• **WRITTEN INSTRUCTION**: Express every line from the one containing "What is the spatial separation" through the final line of the rows, both ends included, as a numbered list with blank lines omitted.

§ §

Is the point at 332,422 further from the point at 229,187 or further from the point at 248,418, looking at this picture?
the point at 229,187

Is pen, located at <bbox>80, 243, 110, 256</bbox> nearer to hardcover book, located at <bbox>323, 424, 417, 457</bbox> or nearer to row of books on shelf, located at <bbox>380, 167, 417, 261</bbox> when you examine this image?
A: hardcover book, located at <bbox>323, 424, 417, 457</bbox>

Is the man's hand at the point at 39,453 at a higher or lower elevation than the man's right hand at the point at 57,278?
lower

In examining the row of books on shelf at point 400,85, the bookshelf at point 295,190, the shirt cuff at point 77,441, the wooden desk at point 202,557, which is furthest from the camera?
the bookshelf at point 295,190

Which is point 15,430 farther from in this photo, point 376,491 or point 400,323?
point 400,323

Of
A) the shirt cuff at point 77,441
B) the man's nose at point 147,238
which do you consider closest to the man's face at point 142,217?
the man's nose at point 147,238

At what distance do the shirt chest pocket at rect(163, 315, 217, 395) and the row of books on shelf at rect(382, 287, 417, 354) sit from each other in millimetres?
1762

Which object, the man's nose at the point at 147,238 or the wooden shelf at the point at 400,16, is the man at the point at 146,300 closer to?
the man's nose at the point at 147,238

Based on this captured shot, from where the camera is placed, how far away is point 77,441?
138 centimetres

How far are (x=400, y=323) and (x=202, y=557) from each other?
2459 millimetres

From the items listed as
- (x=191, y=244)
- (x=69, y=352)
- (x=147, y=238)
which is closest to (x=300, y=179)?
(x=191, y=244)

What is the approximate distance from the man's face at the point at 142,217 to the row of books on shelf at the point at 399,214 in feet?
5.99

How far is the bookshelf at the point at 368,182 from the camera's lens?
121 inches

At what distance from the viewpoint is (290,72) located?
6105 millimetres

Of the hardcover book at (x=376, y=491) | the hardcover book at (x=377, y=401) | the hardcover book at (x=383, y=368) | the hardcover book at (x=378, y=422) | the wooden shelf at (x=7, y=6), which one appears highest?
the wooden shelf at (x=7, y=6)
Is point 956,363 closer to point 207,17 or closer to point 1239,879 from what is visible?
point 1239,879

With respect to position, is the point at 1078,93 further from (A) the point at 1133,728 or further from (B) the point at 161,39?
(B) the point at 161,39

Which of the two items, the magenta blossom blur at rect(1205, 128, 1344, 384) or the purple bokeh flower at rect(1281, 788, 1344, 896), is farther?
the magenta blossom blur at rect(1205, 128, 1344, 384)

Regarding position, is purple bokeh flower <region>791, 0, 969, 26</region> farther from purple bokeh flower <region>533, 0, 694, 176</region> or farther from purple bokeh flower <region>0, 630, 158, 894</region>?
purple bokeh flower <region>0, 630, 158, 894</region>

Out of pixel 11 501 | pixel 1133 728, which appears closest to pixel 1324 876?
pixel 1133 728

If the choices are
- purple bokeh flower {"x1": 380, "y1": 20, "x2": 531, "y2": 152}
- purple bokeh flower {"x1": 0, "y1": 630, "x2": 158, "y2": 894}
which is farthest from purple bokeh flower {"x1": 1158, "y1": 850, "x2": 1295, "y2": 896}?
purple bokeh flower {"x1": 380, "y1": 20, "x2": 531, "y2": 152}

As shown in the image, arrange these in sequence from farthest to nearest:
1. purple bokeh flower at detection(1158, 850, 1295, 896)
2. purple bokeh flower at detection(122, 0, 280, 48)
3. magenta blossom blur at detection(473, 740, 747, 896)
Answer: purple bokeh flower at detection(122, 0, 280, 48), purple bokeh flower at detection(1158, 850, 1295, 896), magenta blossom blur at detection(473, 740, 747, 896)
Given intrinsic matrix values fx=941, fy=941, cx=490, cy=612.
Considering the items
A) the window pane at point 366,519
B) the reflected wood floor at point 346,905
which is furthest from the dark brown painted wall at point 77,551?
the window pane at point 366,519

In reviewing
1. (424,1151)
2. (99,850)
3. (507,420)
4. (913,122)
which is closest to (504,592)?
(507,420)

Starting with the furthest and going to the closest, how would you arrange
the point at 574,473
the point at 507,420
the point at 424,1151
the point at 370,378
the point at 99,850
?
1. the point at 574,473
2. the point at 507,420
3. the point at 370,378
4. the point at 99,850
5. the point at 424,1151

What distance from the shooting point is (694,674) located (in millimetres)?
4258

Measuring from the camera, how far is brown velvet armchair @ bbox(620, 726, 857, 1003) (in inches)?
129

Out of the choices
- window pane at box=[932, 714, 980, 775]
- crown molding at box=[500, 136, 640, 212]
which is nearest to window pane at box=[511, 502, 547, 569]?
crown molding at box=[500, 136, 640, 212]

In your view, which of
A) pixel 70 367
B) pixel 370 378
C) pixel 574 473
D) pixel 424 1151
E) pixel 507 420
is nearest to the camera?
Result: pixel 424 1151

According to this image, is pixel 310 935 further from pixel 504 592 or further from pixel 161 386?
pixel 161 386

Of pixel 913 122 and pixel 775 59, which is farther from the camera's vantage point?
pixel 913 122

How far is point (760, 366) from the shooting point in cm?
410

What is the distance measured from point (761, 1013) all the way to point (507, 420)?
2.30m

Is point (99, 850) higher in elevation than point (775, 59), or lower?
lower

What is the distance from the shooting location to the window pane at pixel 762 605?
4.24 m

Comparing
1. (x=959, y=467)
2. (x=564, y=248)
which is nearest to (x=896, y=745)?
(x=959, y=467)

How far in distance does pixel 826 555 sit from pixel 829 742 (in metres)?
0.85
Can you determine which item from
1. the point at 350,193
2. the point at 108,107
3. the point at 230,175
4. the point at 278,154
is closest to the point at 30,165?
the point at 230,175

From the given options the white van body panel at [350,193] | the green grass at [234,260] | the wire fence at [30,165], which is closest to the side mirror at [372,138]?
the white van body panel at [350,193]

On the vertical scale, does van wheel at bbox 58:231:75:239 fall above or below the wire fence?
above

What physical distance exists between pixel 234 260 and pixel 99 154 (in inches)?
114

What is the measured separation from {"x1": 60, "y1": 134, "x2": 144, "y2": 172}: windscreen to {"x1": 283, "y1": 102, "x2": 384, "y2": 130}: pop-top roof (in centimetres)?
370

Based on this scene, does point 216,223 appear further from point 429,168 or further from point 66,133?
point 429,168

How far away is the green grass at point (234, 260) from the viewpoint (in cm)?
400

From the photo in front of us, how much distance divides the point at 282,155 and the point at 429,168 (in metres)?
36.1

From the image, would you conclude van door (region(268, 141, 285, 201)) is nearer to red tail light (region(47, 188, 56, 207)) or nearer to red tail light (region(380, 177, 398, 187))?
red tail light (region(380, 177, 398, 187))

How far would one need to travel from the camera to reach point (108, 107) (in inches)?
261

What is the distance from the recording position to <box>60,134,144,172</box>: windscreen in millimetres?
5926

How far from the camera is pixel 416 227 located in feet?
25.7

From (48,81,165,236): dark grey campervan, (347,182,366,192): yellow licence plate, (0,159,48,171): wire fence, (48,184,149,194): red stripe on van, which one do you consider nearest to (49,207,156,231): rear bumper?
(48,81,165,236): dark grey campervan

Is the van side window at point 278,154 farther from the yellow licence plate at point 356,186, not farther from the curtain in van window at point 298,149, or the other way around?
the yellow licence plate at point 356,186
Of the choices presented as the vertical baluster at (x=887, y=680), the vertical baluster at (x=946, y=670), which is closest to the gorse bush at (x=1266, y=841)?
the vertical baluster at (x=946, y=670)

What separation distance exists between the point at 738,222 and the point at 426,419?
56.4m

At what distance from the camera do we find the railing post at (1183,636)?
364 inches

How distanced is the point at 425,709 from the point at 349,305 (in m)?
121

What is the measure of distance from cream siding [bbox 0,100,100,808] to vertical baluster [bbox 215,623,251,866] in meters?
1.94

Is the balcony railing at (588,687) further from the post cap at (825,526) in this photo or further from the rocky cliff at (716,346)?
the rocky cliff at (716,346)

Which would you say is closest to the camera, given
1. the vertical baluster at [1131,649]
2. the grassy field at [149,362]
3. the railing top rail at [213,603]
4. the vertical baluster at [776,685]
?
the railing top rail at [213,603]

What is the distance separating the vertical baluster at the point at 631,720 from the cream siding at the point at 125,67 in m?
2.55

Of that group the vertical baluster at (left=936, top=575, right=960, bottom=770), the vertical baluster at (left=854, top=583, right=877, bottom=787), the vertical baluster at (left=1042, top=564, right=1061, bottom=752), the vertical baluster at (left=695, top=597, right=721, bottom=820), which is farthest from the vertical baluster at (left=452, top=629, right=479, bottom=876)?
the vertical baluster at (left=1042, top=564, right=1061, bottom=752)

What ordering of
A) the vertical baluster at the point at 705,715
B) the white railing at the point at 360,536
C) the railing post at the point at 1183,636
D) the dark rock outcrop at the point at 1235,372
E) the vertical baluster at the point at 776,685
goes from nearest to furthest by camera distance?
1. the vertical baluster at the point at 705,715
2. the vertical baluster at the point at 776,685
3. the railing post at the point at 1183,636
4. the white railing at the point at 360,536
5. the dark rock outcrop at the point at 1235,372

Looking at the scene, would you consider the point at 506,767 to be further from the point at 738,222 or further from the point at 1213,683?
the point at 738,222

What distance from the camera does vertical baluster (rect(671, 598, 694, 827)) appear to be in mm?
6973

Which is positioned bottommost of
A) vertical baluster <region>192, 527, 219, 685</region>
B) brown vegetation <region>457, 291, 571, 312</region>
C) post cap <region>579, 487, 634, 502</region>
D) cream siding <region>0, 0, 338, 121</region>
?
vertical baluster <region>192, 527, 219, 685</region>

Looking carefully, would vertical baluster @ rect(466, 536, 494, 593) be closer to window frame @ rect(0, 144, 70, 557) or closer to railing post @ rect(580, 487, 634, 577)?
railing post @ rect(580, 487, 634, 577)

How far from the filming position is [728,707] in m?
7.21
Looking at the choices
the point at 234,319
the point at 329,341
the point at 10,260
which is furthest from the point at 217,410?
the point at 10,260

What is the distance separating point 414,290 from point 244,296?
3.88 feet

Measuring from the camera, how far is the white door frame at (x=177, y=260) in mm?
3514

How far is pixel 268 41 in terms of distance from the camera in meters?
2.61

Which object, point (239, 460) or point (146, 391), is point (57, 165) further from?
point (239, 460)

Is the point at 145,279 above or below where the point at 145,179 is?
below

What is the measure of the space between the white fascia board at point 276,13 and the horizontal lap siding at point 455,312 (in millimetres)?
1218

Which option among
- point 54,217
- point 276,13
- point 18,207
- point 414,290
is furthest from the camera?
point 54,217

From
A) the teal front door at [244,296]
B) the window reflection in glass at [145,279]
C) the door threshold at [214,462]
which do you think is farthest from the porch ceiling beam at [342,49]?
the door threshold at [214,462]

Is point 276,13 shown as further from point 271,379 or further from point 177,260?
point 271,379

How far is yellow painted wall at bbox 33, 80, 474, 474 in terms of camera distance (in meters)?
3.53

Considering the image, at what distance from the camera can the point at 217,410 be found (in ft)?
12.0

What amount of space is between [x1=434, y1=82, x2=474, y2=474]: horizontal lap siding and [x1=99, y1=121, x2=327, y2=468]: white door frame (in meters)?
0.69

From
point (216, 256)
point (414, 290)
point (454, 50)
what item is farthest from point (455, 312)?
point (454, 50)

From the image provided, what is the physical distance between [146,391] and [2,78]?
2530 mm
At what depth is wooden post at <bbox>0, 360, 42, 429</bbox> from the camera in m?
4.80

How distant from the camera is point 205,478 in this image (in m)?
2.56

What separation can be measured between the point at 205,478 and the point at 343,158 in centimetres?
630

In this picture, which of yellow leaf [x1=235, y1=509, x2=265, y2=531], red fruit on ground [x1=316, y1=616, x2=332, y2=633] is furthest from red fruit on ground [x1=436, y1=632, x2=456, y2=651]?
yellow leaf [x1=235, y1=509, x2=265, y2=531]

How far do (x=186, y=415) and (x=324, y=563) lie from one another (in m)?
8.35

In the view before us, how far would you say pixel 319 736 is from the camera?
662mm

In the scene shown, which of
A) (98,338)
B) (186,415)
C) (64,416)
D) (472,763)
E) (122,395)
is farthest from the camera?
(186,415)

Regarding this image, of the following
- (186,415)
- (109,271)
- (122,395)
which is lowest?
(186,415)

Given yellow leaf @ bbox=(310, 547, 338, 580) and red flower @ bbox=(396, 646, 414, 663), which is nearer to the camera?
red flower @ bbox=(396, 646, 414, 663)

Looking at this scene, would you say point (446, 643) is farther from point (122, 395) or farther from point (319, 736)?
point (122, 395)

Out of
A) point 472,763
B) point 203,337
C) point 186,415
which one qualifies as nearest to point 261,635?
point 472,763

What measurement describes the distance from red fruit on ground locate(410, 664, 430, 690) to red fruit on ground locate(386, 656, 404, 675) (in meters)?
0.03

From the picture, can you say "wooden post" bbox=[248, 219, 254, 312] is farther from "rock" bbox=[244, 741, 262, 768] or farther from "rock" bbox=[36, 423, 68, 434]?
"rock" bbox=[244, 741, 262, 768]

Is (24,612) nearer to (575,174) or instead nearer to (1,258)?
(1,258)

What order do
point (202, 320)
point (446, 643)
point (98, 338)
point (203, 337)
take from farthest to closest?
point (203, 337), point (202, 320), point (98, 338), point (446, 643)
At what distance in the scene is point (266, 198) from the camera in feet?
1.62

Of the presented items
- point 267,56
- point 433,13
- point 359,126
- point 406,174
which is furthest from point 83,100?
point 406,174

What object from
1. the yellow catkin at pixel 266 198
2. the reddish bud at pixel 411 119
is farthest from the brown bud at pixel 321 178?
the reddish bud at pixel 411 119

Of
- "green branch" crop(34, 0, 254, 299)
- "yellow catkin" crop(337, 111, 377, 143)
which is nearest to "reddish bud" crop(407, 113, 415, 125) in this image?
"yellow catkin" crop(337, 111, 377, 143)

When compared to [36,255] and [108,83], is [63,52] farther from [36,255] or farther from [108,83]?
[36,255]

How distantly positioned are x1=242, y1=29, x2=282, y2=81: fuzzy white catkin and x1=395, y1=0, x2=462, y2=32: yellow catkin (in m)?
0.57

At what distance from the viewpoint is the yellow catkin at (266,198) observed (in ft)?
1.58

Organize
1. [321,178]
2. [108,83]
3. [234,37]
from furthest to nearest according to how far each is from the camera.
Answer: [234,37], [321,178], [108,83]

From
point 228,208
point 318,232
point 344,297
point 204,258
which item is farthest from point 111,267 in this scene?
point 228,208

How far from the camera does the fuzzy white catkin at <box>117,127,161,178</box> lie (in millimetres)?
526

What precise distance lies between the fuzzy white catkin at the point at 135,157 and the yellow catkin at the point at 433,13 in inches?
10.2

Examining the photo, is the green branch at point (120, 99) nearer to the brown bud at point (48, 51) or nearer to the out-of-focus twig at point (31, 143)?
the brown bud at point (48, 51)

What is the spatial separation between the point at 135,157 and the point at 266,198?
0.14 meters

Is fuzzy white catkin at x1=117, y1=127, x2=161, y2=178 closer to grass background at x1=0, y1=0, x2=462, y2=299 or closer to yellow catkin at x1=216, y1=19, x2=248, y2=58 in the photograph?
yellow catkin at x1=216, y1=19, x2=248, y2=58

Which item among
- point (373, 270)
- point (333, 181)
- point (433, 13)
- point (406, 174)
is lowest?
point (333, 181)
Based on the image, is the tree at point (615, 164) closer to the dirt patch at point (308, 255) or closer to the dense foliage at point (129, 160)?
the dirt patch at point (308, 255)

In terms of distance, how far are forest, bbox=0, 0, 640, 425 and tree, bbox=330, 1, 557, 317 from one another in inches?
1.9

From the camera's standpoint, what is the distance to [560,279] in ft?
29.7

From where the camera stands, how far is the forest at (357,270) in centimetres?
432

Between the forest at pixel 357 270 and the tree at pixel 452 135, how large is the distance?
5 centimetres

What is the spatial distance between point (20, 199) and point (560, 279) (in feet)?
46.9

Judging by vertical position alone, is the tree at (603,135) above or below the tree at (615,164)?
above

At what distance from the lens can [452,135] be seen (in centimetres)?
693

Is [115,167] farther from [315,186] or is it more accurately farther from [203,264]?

§ §

• **WORKED SOLUTION**:
1. What is the spatial separation between the point at 135,157 and the point at 266,198?
2. 0.14 meters
3. Is fuzzy white catkin at x1=117, y1=127, x2=161, y2=178 closer to grass background at x1=0, y1=0, x2=462, y2=299 or closer to yellow catkin at x1=216, y1=19, x2=248, y2=58 in the photograph?
4. yellow catkin at x1=216, y1=19, x2=248, y2=58
5. Which item among
6. - point (373, 270)
7. - point (333, 181)
8. - point (433, 13)
9. - point (406, 174)
10. is lowest?
11. point (333, 181)
12. Based on the image, is the tree at point (615, 164) closer to the dirt patch at point (308, 255) or closer to the dense foliage at point (129, 160)?
13. the dirt patch at point (308, 255)
14. In terms of distance, how far are forest, bbox=0, 0, 640, 425 and tree, bbox=330, 1, 557, 317 from one another in inches?
15. 1.9
16. From the camera's standpoint, what is the distance to [560,279] in ft?
17. 29.7
18. From where the camera stands, how far is the forest at (357,270) in centimetres?
19. 432
20. Between the forest at pixel 357 270 and the tree at pixel 452 135, how large is the distance?
21. 5 centimetres
22. What is the spatial distance between point (20, 199) and point (560, 279) (in feet)?
23. 46.9
24. Judging by vertical position alone, is the tree at (603,135) above or below the tree at (615,164)?
25. above
26. At what distance from the lens can [452,135] be seen (in centimetres)?
27. 693
28. Is [115,167] farther from [315,186] or is it more accurately farther from [203,264]?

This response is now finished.